How to have a happy holiday

The holiday season is not a black hole. It’s not the proverbial Vegas where anything goes and we’ll just pretend it didn’t happen. But we kinda pretend it is, don’t we? Things like nutrition, movement, and good connections often get pushed aside as we work really hard to enjoy the season. How’s that for paradox.

As if personal life wasn’t enough, five years of marriage to an entrepreneur + running my own business has taught me something else about holiday season: Mid-November through December is always a battle. There’s a lot to do week-to-week and that doesn’t just stop because we got the perfect snowfall or there are Christmas movies that need watching.

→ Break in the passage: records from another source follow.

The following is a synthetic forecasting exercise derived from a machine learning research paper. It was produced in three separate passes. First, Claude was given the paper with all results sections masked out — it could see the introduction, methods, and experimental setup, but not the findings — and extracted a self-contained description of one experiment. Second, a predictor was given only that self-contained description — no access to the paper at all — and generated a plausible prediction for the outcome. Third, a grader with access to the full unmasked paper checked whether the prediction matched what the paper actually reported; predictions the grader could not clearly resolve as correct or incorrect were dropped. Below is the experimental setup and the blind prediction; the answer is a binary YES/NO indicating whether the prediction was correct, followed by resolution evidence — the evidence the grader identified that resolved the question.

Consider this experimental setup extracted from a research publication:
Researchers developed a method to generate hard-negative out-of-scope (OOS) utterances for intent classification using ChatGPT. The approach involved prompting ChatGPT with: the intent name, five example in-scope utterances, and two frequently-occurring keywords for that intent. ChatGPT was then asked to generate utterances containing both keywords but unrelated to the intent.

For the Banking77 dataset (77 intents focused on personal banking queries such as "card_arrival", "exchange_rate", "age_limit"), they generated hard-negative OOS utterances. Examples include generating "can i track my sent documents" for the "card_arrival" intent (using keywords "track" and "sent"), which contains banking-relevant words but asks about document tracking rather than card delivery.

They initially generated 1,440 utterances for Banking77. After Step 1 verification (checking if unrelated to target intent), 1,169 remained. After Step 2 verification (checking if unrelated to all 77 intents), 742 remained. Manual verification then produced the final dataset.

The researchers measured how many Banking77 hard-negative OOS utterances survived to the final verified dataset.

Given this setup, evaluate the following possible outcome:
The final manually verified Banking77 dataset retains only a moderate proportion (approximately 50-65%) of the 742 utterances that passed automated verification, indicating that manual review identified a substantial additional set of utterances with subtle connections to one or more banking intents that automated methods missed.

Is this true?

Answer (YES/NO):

So things like nutrition are thrown off but the need to perform remains the same (or is perhaps even raised since available time decreases). Nutrition and human connection are vital assets of quality performance – giving you energy, focus, mental clarity, and stamina. Poor nutrition choices can not only leave you feeling “blah” but also set you up for being down & out in the aftermath. So how do we make this work?

Or perhaps the better question, how do we use the holiday season to our advantage – strengthening the relationships that keep us grounded, celebrating the big and small of the year, and throwing love and hope around like confetti? All of which serve us and our community in the long run but often get stifled by the poor habits that come out when family, food, and stuff enter the picture.

We all want time with our family and friends to feel happy and meaningful. Perhaps overeating and little squabbles feel like a part of the package - but they don't have to be. Here are 12 ways to be mindful during your holiday season and a happier and healthier you. Read more: http://alisanelson.co

So how DO we make this work??

We prepare, my friend.

This post is going to be full of lists. And that’s because it’s going to be full of tools for you to take with you on your holiday vacation, your office party, your neighbor’s open house, New Year’s, and beyond.

To start, let’s set our intention for the holiday season:

  • I will not overstimulate my mind + body with excessive decisions. I will prepare now so I can be present + engaged then.
  • I will use this extra time with friends + family to foster deep connection. I will choose my people over food, comfort, activity, etc.
  • If time with family is usually difficult: I will intentionally spend time with people who love + support me [from grocery shopping to laundry folding to a small holiday party] so I can go into family events anchored to truth even as the tensions rise.

Next list. Here’s what I know about the holidays:

[Getting a handle on the common pitfalls and weak points can help us know where to focus our energy for best results.]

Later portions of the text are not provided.